J'aimerais bien savoir ce que penseraient Mona et Rachida de la proposition des programmes de LFI et du PCF "d'abolir la prostitution" quand les mêmes programmes défendent le droit à l'avortement au principe du respect de la liberté de son corps...

Vous êtes au courant qu'une grande majorité de prostituées sont battues, droguées, menacées  de représailles sur leur famille et plus encore...

Rassurez-vous, lorsque la prostitution sera abolie officiellement par ces immondes LFI ou PCF, vous trouverez toujours des "libres de leur corps" à votre disposition pour peu que vous ayez une monnaie d'échange.

 

 

 

Il est certain qu'il y a des femmes qui sont enlevées dupées, enfermées, contraintes, battues, droguées pour que des hommes (le plus souvent) profitent d'elles et que cela rapporte de l'argent à d'autres hommes (ou femmes).

Il est non moins certain qu'il existe des femmes qui vendent des services sexuels, volontairement et librement, plutôt que d'aller à l'usine.

Quelle est la situation la plus répandue, je n'en sais rien, et vous non plus. Il fut un temps où l'on disait : "qui n'a pas fait d'enquête n'a pas droit à la parole"...

Pour les actes d'enlèvement, de contrainte, de coups, ils tombent déjà largement sous le coup de la loi. Pourquoi ne pas appliquer la loi ? Réponse, parce que ces réseaux criminels sont complètements mêlés aux autres réseaux (drogue, banditisme) et ces derniers à la politique (financement des partis).

L'idée d'une loi "abolissant" la prostitution me semble chimérique. On peut aussi "abolir" l'alcoolisme ?
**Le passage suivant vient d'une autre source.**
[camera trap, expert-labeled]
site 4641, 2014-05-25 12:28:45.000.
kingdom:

De manière philosophique, je doute que la phrase "mon corps m'appartient" soit très profonde. Tout ce que nous sommes, corps et âme, est social, c'est à dire résulte du langage et de toute la société. 
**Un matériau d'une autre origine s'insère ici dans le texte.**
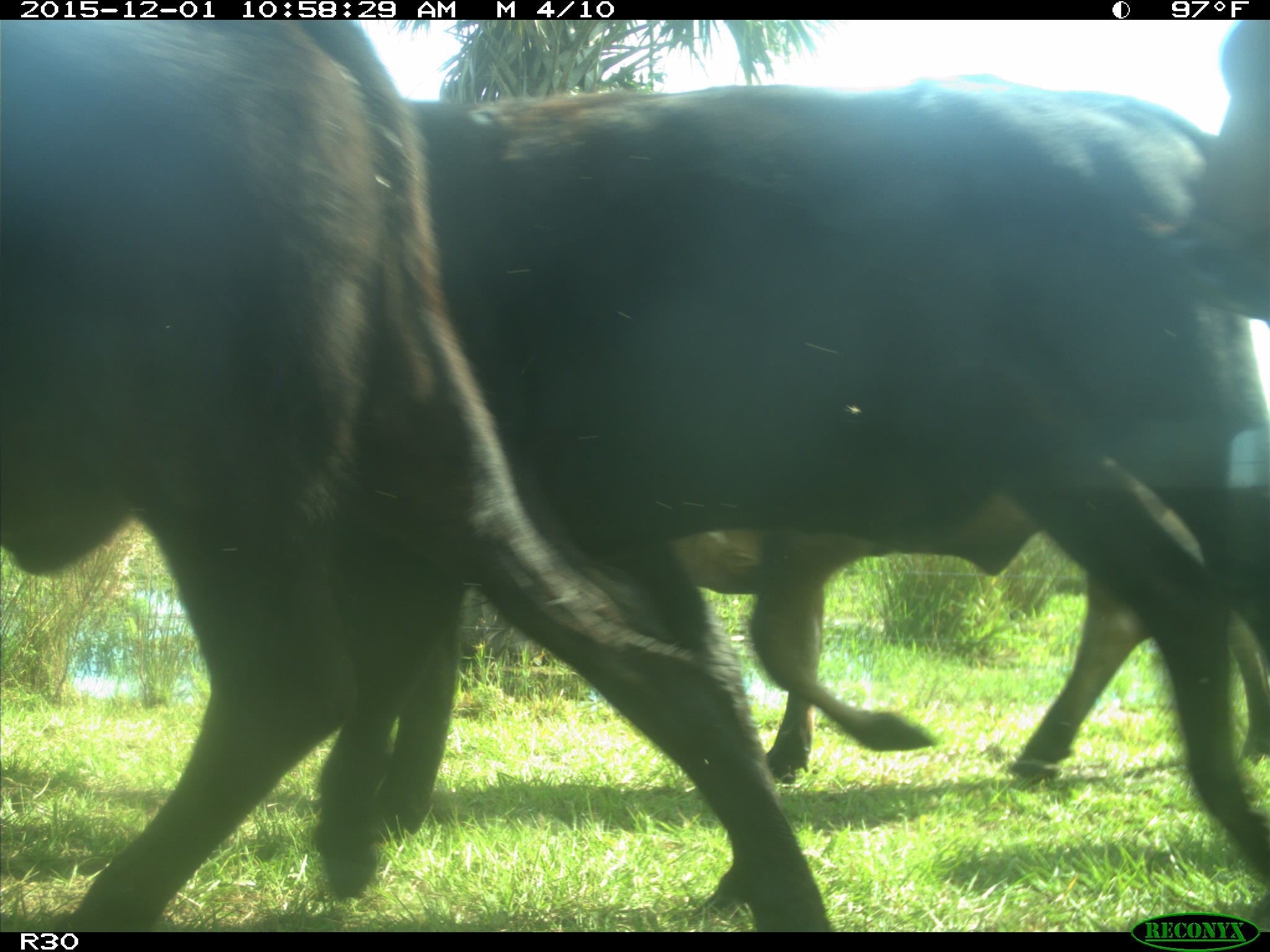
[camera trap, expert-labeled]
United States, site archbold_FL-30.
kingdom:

"Mon corps" est l'objet d'un débat social, il ne m'appartient que marginalement. Les femmes se demandent : "mon nez n'est-il pas trop grand ? mes seins trop petits ? Mes lèvres trop minces ? mes fesses trop molles ?

Les hommes : suis-je assez grand ? Assez musclé ? Dois-je me raser la barbe ? Mon pénis est-il assez gros ? Ne suis-je pas trop gras ? laughing

"Mon corps" est un enjeu pour le Travail dans le capitalisme, donc pour l'argent.

J'ai connu deux très jeunes femmes qui travaillaient dans une usine pour chromer les balais d'essuie-glace des voitures : plonger dans un bain d'acide, huit heures par jour. Le soir, elles saignaient du nez. Je leur ai conseillé de monter une section syndicale, moyennant quoi elles se sont fait virer en 48h (c'était le but).

Vendre des services sexuels, c'est plus honteux ? 

 

« De manière philosophique, je doute que la phrase “mon corps m’appartient” soit très profonde. » J’en doute aussi, bien que cela obligerait à discuter avec une longue tradition philosophique, avec probablement au moins Locke. J’en doute pour quelques-unes (pas toutes) des excellentes raisons que vous avancez. Mais je reste cependant attaché à l’idée d’un corps propre, dont justement je ne puis être le propriétaire, sur lequel je ne peux pas exercer le droit d’un propriétaire sur son bien.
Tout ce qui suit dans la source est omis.